* [Exercise requirements]
1 - In the 2013 US Open men's singles article, who beat defending champion Andy Murray, and in which round?
2 - Which seeded players appear in the seeds list of the 2013 US Open men's singles article, and what result is shown for each?
3 - Carry the 2013 US Open men's singles article on from its last line.

* start Text extract *

Final
- Champion: Rafael Nadal
- Runner-up: Novak Djokovic
- Score: 6–2, 3–6, 6–4, 6–1

Details
- Draw: 128
- Seeds: 32

Events
| Singles | men | women |  | boys | girls |
| Doubles | men | women | mixed | boys | girls |
| WC Singles | men | women | quad |
| WC Doubles | men | women | quad |
| Legends | men | women | mixed |
- ← 2012 · US Open · 2014 →

= 2013 US Open – Men's singles =

Tennis tournament held in 2013

Rafael Nadal defeated Novak Djokovic in the final, 6–2, 3–6, 6–4, 6–1 to win the men's singles tennis title at the 2013 US Open. It was his second US Open title and 13th major title overall, moving him to third place on the all time men's singles major titles list, past Roy Emerson. This marked the third time in four years (following 2010 and 2011) that Nadal and Djokovic contested the final. With the win, Nadal became the third player to win the Summer Slam (having also won Canada and Cincinnati), after Pat Rafter and Andy Roddick.

Andy Murray was the defending champion, but lost in the quarterfinals to Stanislas Wawrinka.

Djokovic and Nadal were in contention for the world No. 1 singles ranking. Djokovic retained the top position by reaching the final.

Roger Federer's streak of nine consecutive US Open quarterfinals ended when he lost to Tommy Robredo in the fourth round. Federer matched Wayne Ferreira's all-time record of 56 consecutive major main draw appearances.

==Seeds==

SRB Novak Djokovic (final)
ESP Rafael Nadal (champion)
GBR Andy Murray (quarterfinals)
ESP David Ferrer (quarterfinals)
CZE Tomáš Berdych (fourth round)
ARG Juan Martín del Potro (second round)

* end Text extract *
* start Supplied information *

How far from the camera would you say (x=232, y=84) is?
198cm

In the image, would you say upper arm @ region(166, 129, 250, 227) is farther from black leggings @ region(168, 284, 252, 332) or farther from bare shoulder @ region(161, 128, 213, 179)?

* end Supplied information *

* [Per-task outputs]
1 - Stanislas Wawrinka beat him in the quarterfinals.

2 -
- Novak Djokovic: final
- Rafael Nadal: champion
- Andy Murray: quarterfinals
- David Ferrer: quarterfinals
- Tomáš Berdych: fourth round
- Juan Martín del Potro: second round

3 -
SUI Roger Federer (fourth round)
FRA Richard Gasquet (semifinals)
SUI Stan Wawrinka (semifinals)
CAN Milos Raonic (fourth round)
JPN Kei Nishikori (first round)
GER Tommy Haas (third round)
USA John Isner (third round)
POL Jerzy Janowicz (first round)
ESP Nicolás Almagro (first round)
ITA Fabio Fognini (first round)

RSA Kevin Anderson (second round)
SRB Janko Tipsarević (fourth round)
ESP Tommy Robredo (quarterfinals)
ITA Andreas Seppi (third round)
RUS Mikhail Youzhny (quarterfinals)
GER Philipp Kohlschreiber (fourth round)
ESP Feliciano López (third round)
FRA Benoît Paire (first round)
BUL Grigor Dimitrov (first round)
USA Sam Querrey (second round)
ESP Fernando Verdasco (first round)
ARG Juan Mónaco (first round, retired)
AUT Jürgen Melzer (first round)
LAT Ernests Gulbis (first round)
FRA Julien Benneteau (third round)
RUS Dmitry Tursunov (third round, retired)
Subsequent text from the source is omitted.